This post is long overdue.
Over the past year and a bit, Sela has built five(!) Microsoft Official Curriculum (MOC) courses for the newest and most strategic Microsoft technologies: the Windows Store and Windows Azure. I am extremely proud to have been part of this effort along with the rest of the team at Sela, so many of whom were involved in this massive project.
All of these courses are 5-day, instructor-led, lab-intensive, demo-rich courses. They are all designed to prepare you for their matching certification exams, but more importantly, when you finish these courses, you should be able to hit the ground running. We used real-world examples for the demos and the labs. The advanced Windows Store app development courses (20482 and 20485) and the Windows Azure course (20487) were built in tandem, to emulate real, modern, client/server/cloud apps: 20482 and 20485’s server is the server app built for 20487, and 20487’s client is the 20485 client app.
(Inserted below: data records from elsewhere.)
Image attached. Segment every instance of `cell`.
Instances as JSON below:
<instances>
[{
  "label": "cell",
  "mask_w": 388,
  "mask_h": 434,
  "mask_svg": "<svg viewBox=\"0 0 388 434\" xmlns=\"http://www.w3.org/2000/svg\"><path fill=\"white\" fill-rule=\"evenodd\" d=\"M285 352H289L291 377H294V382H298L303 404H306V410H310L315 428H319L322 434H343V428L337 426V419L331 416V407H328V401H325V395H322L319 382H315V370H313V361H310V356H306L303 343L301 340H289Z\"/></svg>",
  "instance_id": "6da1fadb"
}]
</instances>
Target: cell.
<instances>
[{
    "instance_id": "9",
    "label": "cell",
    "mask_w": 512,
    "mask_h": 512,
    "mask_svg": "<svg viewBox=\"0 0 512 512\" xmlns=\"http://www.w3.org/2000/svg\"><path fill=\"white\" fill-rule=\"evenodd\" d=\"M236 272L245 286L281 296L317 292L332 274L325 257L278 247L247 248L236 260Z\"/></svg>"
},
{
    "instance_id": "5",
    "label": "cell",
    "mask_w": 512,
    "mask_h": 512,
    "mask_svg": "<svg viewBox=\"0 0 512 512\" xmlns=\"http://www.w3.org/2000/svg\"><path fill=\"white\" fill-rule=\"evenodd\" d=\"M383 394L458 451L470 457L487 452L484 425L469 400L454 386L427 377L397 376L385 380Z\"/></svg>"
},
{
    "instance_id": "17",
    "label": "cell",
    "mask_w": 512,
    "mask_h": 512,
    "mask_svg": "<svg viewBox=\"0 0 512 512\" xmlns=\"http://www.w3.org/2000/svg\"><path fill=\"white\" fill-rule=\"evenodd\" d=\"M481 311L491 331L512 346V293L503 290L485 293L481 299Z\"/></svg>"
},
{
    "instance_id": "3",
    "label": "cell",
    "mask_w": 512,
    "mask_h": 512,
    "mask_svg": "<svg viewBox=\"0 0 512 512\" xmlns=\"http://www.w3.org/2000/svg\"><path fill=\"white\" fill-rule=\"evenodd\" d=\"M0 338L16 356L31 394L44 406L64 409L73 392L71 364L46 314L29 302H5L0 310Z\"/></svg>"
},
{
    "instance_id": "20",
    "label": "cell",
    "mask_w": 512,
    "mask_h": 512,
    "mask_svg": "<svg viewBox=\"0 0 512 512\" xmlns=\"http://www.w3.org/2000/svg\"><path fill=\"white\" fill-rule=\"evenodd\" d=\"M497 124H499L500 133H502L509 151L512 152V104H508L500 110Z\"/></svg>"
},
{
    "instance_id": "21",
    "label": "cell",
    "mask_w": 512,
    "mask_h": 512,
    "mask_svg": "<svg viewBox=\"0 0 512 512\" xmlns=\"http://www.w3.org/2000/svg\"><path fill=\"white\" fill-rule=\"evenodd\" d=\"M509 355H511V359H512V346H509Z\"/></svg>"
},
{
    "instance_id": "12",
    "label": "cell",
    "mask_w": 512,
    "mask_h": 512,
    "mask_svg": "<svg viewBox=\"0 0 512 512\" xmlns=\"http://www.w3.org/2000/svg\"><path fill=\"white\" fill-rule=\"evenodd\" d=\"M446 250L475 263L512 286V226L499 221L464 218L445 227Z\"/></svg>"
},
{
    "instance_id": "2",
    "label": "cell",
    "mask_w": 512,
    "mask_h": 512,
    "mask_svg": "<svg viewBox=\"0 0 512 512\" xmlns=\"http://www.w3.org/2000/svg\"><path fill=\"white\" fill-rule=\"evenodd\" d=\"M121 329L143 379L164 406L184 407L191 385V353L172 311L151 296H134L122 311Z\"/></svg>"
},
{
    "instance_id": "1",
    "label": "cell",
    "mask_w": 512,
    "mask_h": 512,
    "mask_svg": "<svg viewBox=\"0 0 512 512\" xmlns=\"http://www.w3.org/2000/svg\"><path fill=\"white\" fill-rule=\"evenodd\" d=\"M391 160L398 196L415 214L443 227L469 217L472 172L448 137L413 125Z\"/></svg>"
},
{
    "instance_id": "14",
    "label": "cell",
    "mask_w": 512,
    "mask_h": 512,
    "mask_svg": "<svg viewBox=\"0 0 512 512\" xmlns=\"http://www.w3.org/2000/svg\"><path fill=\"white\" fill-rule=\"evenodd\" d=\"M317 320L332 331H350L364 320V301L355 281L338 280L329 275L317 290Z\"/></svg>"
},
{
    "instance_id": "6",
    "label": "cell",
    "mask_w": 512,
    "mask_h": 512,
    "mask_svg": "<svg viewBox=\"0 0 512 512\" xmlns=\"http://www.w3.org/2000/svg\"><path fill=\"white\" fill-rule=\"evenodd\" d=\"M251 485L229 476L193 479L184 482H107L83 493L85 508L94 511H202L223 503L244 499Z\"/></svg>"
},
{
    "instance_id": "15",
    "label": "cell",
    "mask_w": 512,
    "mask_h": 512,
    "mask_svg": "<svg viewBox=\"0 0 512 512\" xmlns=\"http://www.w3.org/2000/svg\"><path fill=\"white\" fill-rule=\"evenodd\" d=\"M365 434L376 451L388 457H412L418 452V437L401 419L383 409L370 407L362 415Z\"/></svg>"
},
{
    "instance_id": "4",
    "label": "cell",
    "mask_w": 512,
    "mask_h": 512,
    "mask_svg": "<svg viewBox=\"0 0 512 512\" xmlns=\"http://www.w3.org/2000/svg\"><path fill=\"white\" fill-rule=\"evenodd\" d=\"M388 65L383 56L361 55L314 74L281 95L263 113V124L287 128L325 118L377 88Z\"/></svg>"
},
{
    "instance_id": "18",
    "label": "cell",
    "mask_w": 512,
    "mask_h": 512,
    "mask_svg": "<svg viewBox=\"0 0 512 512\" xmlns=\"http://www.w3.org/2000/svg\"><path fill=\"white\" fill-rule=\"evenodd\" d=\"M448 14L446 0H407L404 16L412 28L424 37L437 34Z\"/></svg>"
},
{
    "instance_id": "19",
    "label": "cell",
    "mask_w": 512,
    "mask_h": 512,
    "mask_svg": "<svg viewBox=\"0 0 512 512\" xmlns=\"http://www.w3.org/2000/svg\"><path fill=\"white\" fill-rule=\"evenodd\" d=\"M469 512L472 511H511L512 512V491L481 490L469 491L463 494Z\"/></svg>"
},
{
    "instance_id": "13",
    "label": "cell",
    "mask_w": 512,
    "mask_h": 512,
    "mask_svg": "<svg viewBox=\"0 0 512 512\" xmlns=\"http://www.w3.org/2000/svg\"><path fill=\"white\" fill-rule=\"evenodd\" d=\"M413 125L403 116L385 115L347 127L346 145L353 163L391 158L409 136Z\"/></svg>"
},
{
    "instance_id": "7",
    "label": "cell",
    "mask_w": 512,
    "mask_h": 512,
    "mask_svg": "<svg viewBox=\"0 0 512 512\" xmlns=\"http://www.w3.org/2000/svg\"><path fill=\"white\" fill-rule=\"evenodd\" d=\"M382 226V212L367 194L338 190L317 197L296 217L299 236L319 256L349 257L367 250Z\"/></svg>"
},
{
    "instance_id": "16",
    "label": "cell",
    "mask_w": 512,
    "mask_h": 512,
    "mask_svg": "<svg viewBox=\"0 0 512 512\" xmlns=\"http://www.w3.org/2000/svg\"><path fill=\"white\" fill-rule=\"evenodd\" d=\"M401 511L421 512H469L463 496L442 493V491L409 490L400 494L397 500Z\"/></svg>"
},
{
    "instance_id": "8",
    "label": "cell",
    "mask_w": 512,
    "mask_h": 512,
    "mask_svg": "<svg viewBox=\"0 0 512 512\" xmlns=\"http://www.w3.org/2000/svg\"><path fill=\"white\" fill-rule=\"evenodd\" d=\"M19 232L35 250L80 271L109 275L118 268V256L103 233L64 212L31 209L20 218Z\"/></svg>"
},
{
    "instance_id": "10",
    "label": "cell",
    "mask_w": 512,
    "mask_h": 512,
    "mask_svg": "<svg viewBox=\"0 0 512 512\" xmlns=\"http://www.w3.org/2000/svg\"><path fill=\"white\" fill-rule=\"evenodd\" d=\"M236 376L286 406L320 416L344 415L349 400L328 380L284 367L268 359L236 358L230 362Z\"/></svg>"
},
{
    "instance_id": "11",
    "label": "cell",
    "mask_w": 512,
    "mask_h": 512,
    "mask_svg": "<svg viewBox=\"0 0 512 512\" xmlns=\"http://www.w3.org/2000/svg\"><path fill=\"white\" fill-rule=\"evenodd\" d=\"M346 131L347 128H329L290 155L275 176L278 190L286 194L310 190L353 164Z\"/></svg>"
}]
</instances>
It took a tremendous amount of work and effort to synchronize all these projects, each with its own goals and milestones, but it all paid off amazingly well, if I do say so myself. I participated in all of these projects, more in some and less in others.
Essentials of Developing Windows Store Apps
- 20481 – Essentials of Developing Windows Store Apps Using HTML5 and JavaScript
- 20484 – Essentials of Developing Windows Store Apps Using C#
These courses teach you how to build Windows Store apps from scratch. They covers all the basics, including the Windows Store app lifecycle, how to build single-page apps with navigation and immersive layouts, how to work with files, contracts, tiles, notifications, and touch, how to deploy your your apps to the Windows Store, and much, much more.
The C# course (20484) adds C#-specific content, such as XAML basics and layouts and custom controls. The JavaScript course (20481) also brings you up to speed on HTML, JavaScript, and CSS, covers client-side MVVM with JavaScript, introduces the special WinJS library that bridges the gap with C# apps.
Advanced Windows Store App Development
- 20482 – Advanced Windows Store App Development Using HTML5 and JavaScript
- 20485 – Advanced Windows Store App Development Using C#
These courses dig deeper than the essentials courses to teach you additional content to enrich your apps, provide additional functionality, integrate with the cloud and other services, and add real panache. They cover animation, globalization and localization, caching, branding, reusable controls and WinMD components, additional contracts, push notifications, devices, sensors, working with media, background tasks, security, trial apps and in-app purchases, and profiling and debugging, and more. The rich assortment of topics covered by this course is designed to give you all the tools you need to take your app to the next level.
Windows Azure and Web Services
This course goes from 0 to 60 in five days flat and teaches you all about Windows Azure, Web API, and a ton of related topics. It does cover the basics, but its focus is on bringing you up to speed and preparing you for the real world. To that end, it teaches you about security, data manipulation, deployment, storage, monitoring and diagnostics, scale, unit testing, and more. It also teaches you how to integrate with Windows Store apps from the server or cloud, so you can provide authentication, authorization, notification and other services to your client apps.
Credits
So many people worked on these projects, so I hope I’m not forgetting anybody: Shai Raiten, Gil Fink, Yaniv Rodenski, Ido Flatow, Sasha Goldshtein, David Ostrovsky,Tomer Shaiman, Erez Harari, Alex Golesh, Noam Sheffer, Alon Levi, Amit Raz, Michael Haberman, Moshe Levi, Oren Halawi, Ran Wahle, Sebastian Pederiva. Roee Moshe is single-handedly responsible for the amazing graphics on the lab apps and the presentation decks. Much gratitude also goes to our Diamond developers Nicholas Huebner, Chen Koifman, and Dolev Shaoul, to the testing teams and to the participants of all the alpha and beta courses.
Special credit goes to Baruch Toledano who spent so many nights on his couch waiting for me and other project leaders to meet our deadlines with nary a frown, and to my boss Ishai Ram for never exploding.